The pound has rallied for the second consecutive day against a battered US Dollar, to hit fresh two-week highs at 1.1840 so far. On the weekly chart, the pair is on track to a 4.8% rally in its best weekly performance in more than two years.

UK GDP contracts less than expected in Q3

Preliminary UK Gross Domestic Product has shown a 0.2% contraction in the third quarter, significantly above the -0.5% market consensus following a 0.2% advance in the previous quarter. Year on year, the UK economy slowed down to 2.4% from 4.4%, still better than the 2.1% reading anticipated by market analysts.

Although these figures confirm the Bank of England’s forecasts that the country is entering a lengthy recession, the market seems to have welcomed the data, which has allowed the pair to extend its sharp two-day rally.

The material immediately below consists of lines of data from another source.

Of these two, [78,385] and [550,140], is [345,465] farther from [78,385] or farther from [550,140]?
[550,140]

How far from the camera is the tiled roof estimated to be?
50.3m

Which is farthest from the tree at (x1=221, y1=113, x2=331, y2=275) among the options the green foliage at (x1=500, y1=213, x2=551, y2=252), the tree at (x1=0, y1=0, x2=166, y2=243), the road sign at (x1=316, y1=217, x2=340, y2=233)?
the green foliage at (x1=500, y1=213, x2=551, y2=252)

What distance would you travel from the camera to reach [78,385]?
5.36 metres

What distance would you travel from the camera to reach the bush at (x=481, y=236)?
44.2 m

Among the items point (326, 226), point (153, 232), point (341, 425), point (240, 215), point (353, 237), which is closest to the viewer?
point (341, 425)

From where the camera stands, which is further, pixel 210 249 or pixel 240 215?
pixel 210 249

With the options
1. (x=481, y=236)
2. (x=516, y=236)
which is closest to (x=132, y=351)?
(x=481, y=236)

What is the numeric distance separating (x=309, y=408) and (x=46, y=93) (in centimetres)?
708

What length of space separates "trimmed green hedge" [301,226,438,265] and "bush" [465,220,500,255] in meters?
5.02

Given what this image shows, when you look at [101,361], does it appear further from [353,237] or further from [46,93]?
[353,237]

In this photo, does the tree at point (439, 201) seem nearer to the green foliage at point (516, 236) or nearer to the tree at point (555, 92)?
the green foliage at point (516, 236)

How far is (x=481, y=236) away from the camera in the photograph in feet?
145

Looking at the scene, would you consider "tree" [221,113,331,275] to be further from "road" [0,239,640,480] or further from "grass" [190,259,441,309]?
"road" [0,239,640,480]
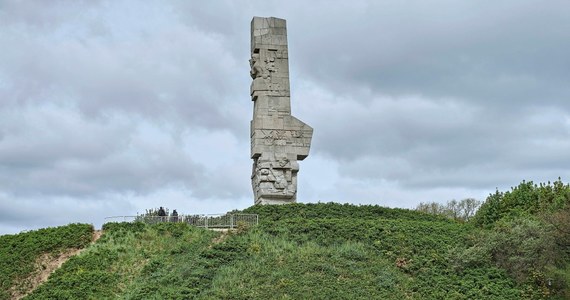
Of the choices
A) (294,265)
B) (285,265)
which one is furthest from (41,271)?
(294,265)

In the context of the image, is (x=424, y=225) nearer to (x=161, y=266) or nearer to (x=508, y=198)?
(x=508, y=198)

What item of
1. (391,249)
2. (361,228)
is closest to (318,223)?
(361,228)

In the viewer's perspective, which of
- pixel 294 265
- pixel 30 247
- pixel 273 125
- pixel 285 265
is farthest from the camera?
pixel 273 125

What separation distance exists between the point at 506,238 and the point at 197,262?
8.98m

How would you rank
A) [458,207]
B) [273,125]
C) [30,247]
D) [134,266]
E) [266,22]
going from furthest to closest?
[458,207]
[266,22]
[273,125]
[30,247]
[134,266]

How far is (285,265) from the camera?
2164 cm

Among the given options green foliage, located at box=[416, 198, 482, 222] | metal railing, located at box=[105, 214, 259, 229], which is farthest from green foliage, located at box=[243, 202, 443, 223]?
green foliage, located at box=[416, 198, 482, 222]

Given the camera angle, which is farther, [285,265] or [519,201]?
[519,201]

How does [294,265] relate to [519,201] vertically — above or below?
below

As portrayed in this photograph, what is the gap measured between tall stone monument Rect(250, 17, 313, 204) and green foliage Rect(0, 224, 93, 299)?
981 centimetres

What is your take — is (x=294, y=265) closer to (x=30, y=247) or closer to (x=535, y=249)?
(x=535, y=249)

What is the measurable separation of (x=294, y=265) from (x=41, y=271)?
→ 8.54 metres

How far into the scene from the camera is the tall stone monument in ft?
112

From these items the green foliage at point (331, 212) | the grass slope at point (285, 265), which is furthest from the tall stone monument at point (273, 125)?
the grass slope at point (285, 265)
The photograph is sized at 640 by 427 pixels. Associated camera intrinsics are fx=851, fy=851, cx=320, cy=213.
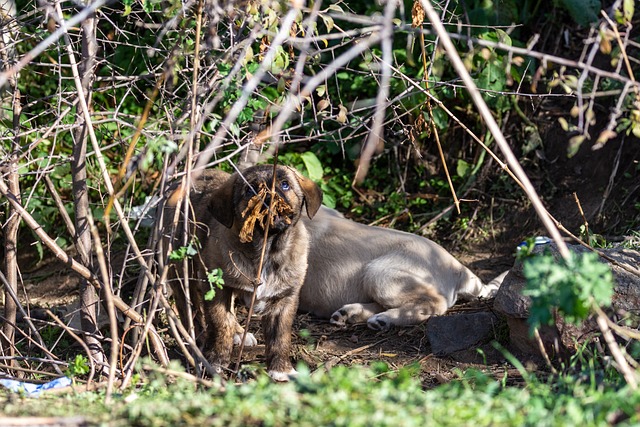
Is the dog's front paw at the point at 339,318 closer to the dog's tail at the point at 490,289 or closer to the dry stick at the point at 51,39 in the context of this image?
the dog's tail at the point at 490,289

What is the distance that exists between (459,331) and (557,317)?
86 centimetres

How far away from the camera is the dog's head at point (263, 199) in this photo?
502 cm

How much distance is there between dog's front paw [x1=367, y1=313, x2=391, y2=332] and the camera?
240 inches

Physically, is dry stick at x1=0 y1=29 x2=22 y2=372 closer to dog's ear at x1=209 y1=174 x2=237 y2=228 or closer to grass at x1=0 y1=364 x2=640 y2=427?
dog's ear at x1=209 y1=174 x2=237 y2=228

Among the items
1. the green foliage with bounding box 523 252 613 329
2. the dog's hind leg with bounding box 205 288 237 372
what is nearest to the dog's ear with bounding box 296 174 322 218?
the dog's hind leg with bounding box 205 288 237 372

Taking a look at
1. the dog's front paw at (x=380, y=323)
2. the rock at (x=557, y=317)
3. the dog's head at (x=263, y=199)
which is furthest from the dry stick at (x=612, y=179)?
the dog's head at (x=263, y=199)

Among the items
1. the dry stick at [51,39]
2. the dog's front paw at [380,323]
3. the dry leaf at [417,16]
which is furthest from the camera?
the dog's front paw at [380,323]

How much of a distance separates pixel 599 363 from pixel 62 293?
4.72m

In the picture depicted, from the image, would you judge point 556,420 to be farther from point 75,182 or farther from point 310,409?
point 75,182

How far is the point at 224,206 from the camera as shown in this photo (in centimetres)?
525

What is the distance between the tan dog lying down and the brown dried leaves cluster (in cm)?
151

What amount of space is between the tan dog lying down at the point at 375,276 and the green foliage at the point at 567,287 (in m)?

On the other end, the US Dollar has extended its sell-off, triggered by the softer US inflation figures seen on Thursday, which has acted as a tailwind for the pair. US CPI slowed down to a 7.7% yearly rate in October, according to data from the US Bureau for Labor Statistics, well below market expectations of 8% and down from the 8.2% reading seen in September.

These data suggest that inflationary pressures may be easing, which has boosted expectations of a dovish shift by the US Federal Reserve over the coming months. This has crushed demand for the US and boosted world equity markets.

In a very thin US calendar, the Preliminary Michigan Consumer Sentiment Index anticipated a sharper-than-expected deterioration in November. Higher prices and concerns about the increasing interest rates are weighing on consumers’ confidence.